Problem description: Rewrite the material from the line containing "Going by distance" through the line containing "Answer: (x=217, y=201)", replacing "camera" with "viewer" and leaving everything else unchanged.

───── Stored data ─────

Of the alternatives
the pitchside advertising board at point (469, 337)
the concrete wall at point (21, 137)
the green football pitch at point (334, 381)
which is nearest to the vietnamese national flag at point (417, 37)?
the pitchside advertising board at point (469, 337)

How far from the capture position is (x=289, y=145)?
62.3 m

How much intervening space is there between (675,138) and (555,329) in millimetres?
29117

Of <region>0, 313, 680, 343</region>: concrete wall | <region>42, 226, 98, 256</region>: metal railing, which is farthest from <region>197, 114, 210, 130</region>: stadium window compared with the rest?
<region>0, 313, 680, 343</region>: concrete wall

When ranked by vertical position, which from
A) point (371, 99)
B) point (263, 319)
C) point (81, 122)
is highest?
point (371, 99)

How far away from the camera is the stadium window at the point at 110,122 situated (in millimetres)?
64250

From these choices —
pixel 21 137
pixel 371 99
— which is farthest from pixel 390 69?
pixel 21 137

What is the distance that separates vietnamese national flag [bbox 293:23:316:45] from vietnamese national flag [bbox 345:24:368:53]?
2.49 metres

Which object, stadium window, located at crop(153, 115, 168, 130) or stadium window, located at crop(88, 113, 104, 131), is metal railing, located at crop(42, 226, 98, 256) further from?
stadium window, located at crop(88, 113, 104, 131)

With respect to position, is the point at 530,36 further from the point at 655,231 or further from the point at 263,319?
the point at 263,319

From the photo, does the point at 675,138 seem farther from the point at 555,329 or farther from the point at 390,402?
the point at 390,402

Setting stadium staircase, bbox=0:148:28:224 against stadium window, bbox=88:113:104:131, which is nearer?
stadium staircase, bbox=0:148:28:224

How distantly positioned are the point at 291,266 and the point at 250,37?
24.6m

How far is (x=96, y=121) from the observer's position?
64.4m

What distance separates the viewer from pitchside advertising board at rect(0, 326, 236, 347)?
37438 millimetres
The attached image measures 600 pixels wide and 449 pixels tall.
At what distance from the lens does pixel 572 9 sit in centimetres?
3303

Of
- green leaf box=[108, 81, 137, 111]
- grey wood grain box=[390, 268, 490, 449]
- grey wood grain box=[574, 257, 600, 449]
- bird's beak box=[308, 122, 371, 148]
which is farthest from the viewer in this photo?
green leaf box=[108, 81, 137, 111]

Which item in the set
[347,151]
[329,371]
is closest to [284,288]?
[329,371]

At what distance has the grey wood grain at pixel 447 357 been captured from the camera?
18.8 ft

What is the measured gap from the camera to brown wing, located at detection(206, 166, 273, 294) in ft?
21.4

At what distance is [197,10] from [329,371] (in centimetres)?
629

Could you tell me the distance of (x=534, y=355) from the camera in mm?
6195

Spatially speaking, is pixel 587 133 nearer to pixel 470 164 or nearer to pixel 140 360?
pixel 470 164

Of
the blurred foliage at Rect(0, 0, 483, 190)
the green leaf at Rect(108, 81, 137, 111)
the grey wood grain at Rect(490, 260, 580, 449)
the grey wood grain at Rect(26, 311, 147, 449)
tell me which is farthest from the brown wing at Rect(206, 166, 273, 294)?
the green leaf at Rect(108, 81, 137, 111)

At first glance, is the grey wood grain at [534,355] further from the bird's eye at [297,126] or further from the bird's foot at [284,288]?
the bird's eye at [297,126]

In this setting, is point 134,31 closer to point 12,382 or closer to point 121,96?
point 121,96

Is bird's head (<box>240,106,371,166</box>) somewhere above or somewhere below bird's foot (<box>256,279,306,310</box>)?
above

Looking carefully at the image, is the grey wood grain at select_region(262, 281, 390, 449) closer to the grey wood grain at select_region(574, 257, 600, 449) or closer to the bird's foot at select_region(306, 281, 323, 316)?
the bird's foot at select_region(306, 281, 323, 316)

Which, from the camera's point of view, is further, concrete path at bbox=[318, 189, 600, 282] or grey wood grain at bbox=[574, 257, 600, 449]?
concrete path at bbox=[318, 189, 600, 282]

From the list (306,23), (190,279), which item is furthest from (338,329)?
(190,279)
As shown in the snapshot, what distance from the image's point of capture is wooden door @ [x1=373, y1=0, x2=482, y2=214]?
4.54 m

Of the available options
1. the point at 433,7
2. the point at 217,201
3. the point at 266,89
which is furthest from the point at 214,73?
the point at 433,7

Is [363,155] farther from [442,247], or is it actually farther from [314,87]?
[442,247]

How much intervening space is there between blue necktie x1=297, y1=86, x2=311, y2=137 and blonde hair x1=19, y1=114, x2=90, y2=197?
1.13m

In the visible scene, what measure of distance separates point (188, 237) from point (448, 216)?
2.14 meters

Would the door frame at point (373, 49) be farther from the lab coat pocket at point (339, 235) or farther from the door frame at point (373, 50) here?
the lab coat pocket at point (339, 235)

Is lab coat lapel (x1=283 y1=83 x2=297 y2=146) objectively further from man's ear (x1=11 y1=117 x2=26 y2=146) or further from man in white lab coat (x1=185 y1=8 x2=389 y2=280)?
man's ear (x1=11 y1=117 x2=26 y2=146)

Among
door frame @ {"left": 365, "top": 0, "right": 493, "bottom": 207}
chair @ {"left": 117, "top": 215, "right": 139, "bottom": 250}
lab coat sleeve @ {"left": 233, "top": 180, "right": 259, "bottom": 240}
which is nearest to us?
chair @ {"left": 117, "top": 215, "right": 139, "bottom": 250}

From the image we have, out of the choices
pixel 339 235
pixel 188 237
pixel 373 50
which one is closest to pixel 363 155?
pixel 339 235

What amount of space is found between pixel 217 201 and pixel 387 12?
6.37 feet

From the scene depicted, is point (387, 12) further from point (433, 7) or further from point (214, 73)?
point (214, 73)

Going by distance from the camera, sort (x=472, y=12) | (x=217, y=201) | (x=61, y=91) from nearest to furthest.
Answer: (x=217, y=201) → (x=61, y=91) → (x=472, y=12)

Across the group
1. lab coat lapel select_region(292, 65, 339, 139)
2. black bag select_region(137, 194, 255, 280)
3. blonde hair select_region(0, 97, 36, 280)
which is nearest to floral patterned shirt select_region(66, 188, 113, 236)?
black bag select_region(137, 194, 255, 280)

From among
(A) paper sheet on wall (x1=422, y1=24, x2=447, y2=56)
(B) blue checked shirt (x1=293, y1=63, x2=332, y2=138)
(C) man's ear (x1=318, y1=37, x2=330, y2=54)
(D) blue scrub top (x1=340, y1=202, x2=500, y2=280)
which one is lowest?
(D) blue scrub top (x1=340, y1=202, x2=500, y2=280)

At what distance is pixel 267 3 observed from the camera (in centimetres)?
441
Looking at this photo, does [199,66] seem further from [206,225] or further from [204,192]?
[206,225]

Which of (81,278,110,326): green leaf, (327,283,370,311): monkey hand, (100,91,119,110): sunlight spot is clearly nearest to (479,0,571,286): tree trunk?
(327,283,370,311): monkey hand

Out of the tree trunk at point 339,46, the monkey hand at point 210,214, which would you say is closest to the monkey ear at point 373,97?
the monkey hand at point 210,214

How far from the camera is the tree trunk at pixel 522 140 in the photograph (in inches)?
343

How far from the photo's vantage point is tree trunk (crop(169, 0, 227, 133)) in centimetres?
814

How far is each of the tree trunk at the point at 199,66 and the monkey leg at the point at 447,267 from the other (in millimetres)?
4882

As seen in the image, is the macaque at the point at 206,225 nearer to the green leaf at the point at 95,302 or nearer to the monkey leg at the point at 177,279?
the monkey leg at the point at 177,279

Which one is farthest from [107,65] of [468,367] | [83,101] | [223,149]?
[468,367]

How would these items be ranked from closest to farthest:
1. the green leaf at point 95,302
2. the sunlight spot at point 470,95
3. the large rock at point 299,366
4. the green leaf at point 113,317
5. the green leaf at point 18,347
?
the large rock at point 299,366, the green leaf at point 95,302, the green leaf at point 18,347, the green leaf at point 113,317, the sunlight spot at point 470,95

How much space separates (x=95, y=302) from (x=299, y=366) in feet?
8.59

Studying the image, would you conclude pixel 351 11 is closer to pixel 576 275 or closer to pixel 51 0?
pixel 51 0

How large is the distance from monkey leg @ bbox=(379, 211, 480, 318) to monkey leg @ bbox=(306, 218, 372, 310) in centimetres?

─────

Solution to this task:
Going by distance from the viewer, sort (x=472, y=12) | (x=217, y=201) | (x=61, y=91) from nearest to furthest.
Answer: (x=217, y=201) → (x=61, y=91) → (x=472, y=12)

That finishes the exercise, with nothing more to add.